Gazetemizin 4 Kasım 2006 tarihli nüshasında Köşe Bucak sayfasında yayınlanan “Kim Takar Edebiyatı” başlıklı anı yazıma şair Yılmaz Odabaşı pür hiddet bir yanıt vermiş. O yazı Odabaşı’nın hiddetleneceği kadar ağır bir yazı değildi ama şairin sinirleri buna dayanamayacak derecede laçka olmuş demek ki.
Gazete yazılarımda olsun, yönetmekte olduğum Çalı Dergisi’nde olsun polemik yazılarına yer vermemeyi tercih ederim ama biri çıkıp da dolandırıcılıkla, sıfır yetenek sahibi olmakla suçlamaya kalkarsa bunun altında kalacak değilim.

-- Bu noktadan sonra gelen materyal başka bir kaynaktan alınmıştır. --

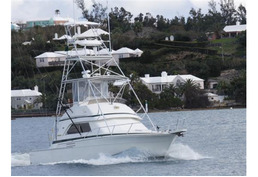 37' Bertram Sports Fishing Boat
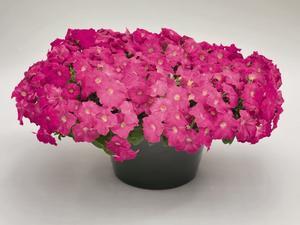 Petunia Success Pink 5 frön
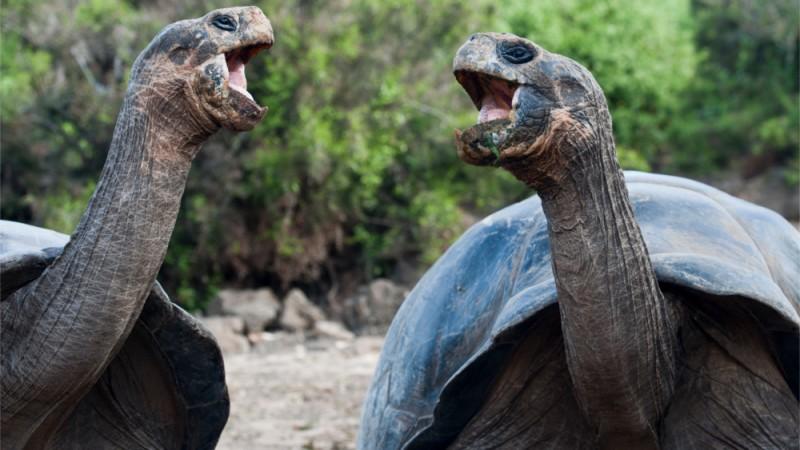 En Galapagos se puede observar animales en su habitat natural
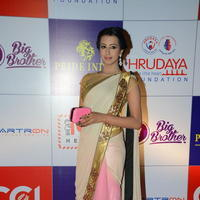 Sanjana at 100 Hearts Red Carpet by CCL Stillls | Picture 951180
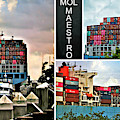 Mol Maestro Collage by Diann Fisher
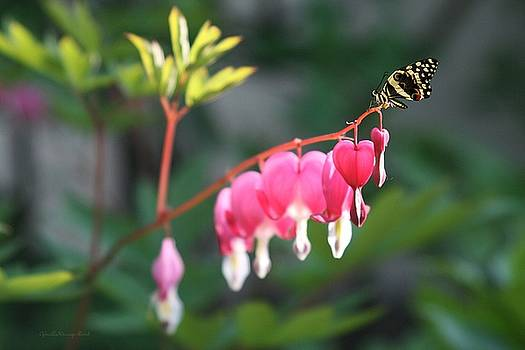 Garden Life by Gabriella Weninger - David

Odabaşı, “Zeki Oğuz denen adam” diye başlamış, internetteki mesajına. Değil bir şair, sıradan biri bile kullanmaz böyle bir hitabı. Benim anlattığım yazı densiz bir yazı değildi, biraz sitem kokuyordu. Kaldı ki o imza gününde asıl densizliği yapan Odabaşı’ydı. Böyle olmasaydı onlarca kişinin içinde masama neden çiçek koymadın diye azarlamaz, ağlatmazdı, ayrıca kızım Şafak’ın o adamın masasına çiçek koyma gibi bir sorumluluğu ve zorunluluğu yoktu.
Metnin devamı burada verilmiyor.